Ingredients: 1 1/4 cups dried chickpeas (you will need 2 to 2 1/2 cups cooked chickpeas, freshly cooked or canned), 1 sprig fresh rosemary, 2 bay leaves, 1 small dried red chile, 4 cloves unpeeled garlic, 3 Tbs olive oil, 1 cup finely chopped onion, 1/4 tsp red chile flakes, 2 Tbs minced garlic, 1 8-oz bunch kale (about 7-8 cups chopped), 1/2 cup chopped sundried tomatoes, 3 to 4 cups bean broth or vegetable/chicken stock, salt and freshly ground black pepper, grated pecorino-Romano for serving
Chile-Herb Oil: 4 Tbs olive oil 2 minced garlic cloves, 1 tsp red chile flakes, 2 tsp finely chopped fresh rosemary, 1 tsp finely chopped fresh thyme… (Or 2 tsp Rachel’s Sicilian herb salt with sundried tomatoes, smoked chiles, onion, garlic, and rosemary) Mash the garlic into a paste with a pinch of sea salt with a mortar and pestle.

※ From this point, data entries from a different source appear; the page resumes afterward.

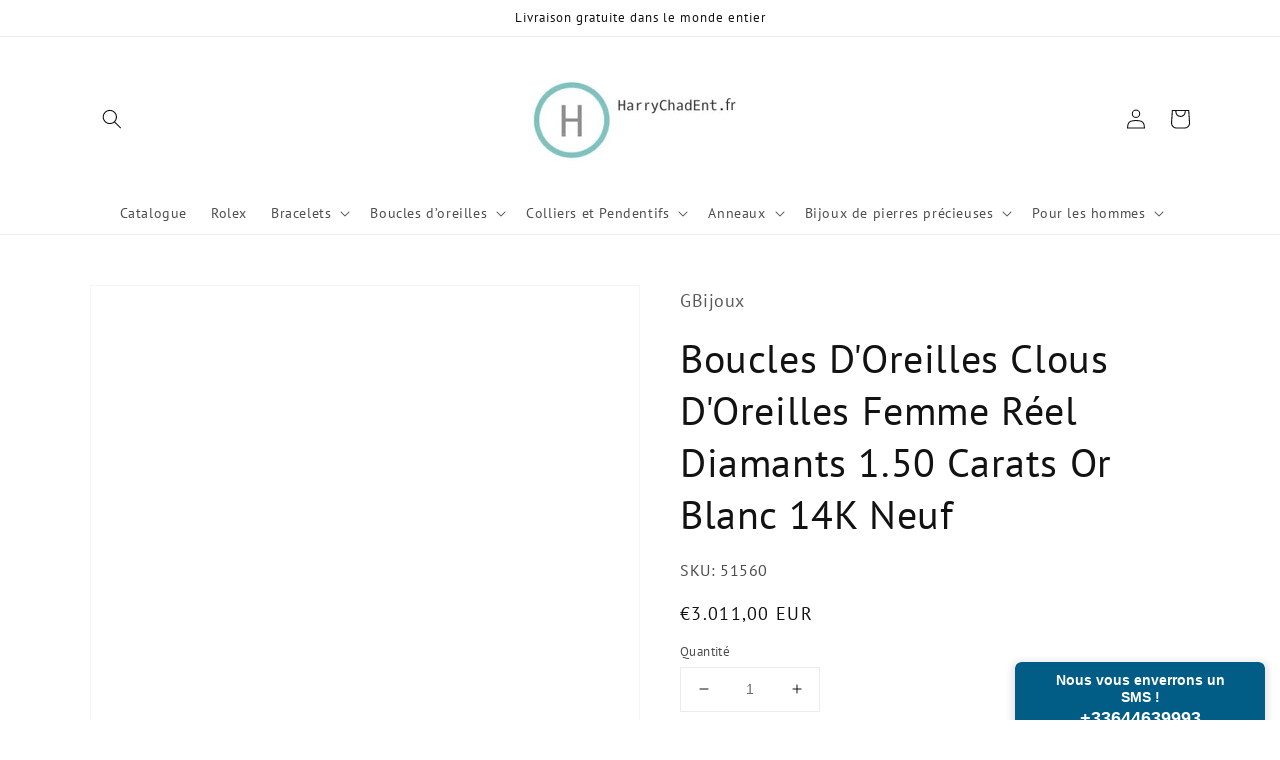

--- FILE ---
content_type: text/javascript; charset=UTF-8
request_url: https://my.textmagic.com/userwidgets/cmd/settings/code/6210bf59c9e9e5c?jsonp=__tm_jsonp_request_400168
body_size: -165
content:
__tm_jsonp_request_400168({"enabled":true,"position":0,"minimizedWidth":250,"expandedWidth":300,"minimizedHeight":60,"expandedHeight":510});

Add the chile and fresh herbs and crush with the pestle. Whisk in the olive oil and allow to sit 1 hour.
To cook dried chickpeas, start a day ahead. Rinse the beans and pick through them for small rocks. Put the beans in a pot with 1/2 tsp baking soda and add at least 2 qts water to cover. Soak them 12 to 14 hours.
Drain the soaked beans, rinse well, and put them in a large pot with 8 cups fresh water. Bring to a boil and skim off any bean froth that rises to the surface. Reduce the heat to maintain a simmer and add the bay leaves, rosemary, dried chile, and whole garlic cloves. Simmer about 1 hour, or until the chickpeas are tender but not beginning to fall apart. Stir in 1 1/2 tsp sea salt and turn off the heat. Remove the rosemary, bay leaves and whole garlic from the pot. Discard the herbs and squeeze the garlic cloves into the pot.
While the beans are cooking, strip the kale leaves off the stems and cut them into thin strips. Wash and drain. Warm the olive oil in a saucepan or Dutch oven. Stir in the onion and cook 8 to 10 minutes, until soft and translucent. Add the minced garlic and chile flakes and cook 1 minute. Add 3 cups bean broth or other liquid and bring to a simmer. Add the chopped tomatoes and kale leaves; stir to combine. Cover and simmer 10 to 15 minutes, until the kale is tender.
Set 1/2 cup cooked chickpeas aside. Add 1 1/2 cups cooked chickpeas ( if you are using canned chickpeas, add beans and their liquid) to the kale broth and simmer an additional 5 to 10 minutes. Use an immersion blender, food mill, or regular blender (be careful with hot liquid!) to puree the soup in batches. Add more beans if it is too thin, more broth or water if it is too thick. Season with salt, pepper, or red chile to your taste. Re-warm the soup if needed. Stir the reserved chickpeas back into the soup, or scatter them on top.
I like to toast the whole chickpeas in a skillet with a little herb-chile oil before scattering them over the top of the soup. If you are making croutons, you can toast them in the oven. Serve the soup with toasted bread or croutons and a bowl of freshly grated pecorino- Romano cheese. Drizzle with chile-herb oil, or perhaps a squeeze of fresh lemon.